International career
- Years: Team / Apps / (Points)
- 2010: Australia / 4 / (0)

= Huia Edmonds =

Australian rugby union footballer

Huia Edmonds (born 20 October 1981) is an Australian retired professional rugby union footballer. He played for the Waratahs, Stormers and the Brumbies in Super Rugby before earning four caps for Australia playing at hooker. He later played for Gloucester in England and RC Narbonne in France.

==Early life==
Edmonds was born in Ashburton, New Zealand and educated at Erindale College in Canberra. He played for the Australian Schoolboys team in 1998 and the Australian under-19 and under-21 teams in 2000 and 2002 respectively.

==Rugby career==
In 2002 he was recruited by the NSW Waratahs and made his Super 12 debut against the Bulls. Edmonds spent several seasons in South Africa, playing for Western Province in the Currie Cup and the Stormers in Super 14, before returning to Canberra to join the ACT Brumbies for the 2007 season.

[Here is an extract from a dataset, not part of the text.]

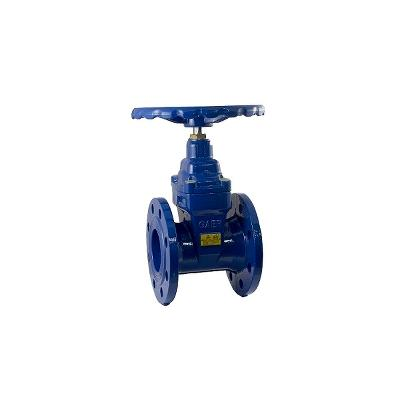 GAER - Resilient Seated Gate Valve - PN 10-16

In 2010, Edmonds made his test debut against Fiji. He then went on to score his maiden test try against Wales in the Spring Tour.

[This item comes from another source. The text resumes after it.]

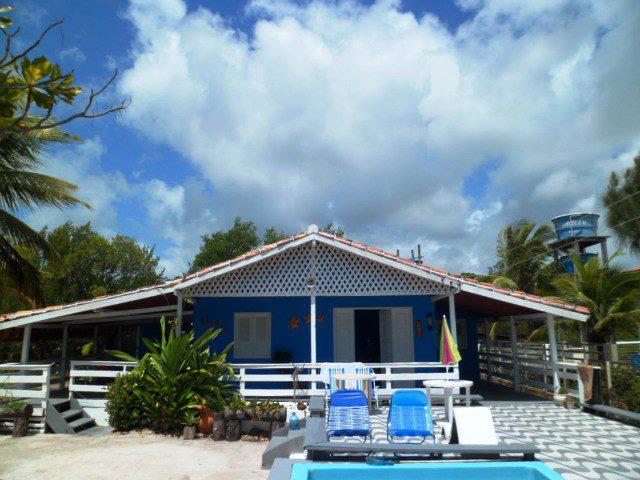 Casa de praia azul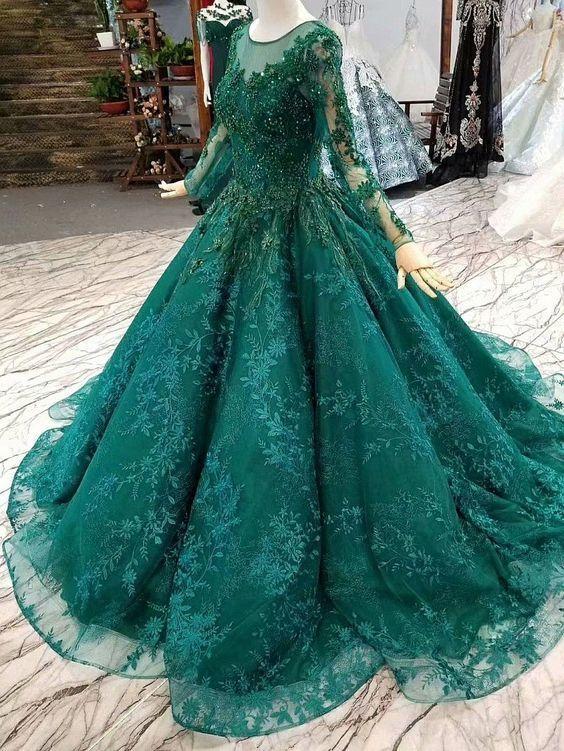 Luxus Abendkleider Mit Ärmel | Grüne Abendmoden Online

He was scheduled to sign for Saracens for the 2011 season, however due to injury to his shoulder followed by a broken foot this deal fell through. Edmonds signed for English side Gloucester Rugby on a two-year contract in 2012. He then moved to France in late 2014 to join Pro D2 team RC Narbonne, where he played for three seasons.

Edmonds joined Eastern Suburbs Rugby Union Club in Canberra as the assistant coach.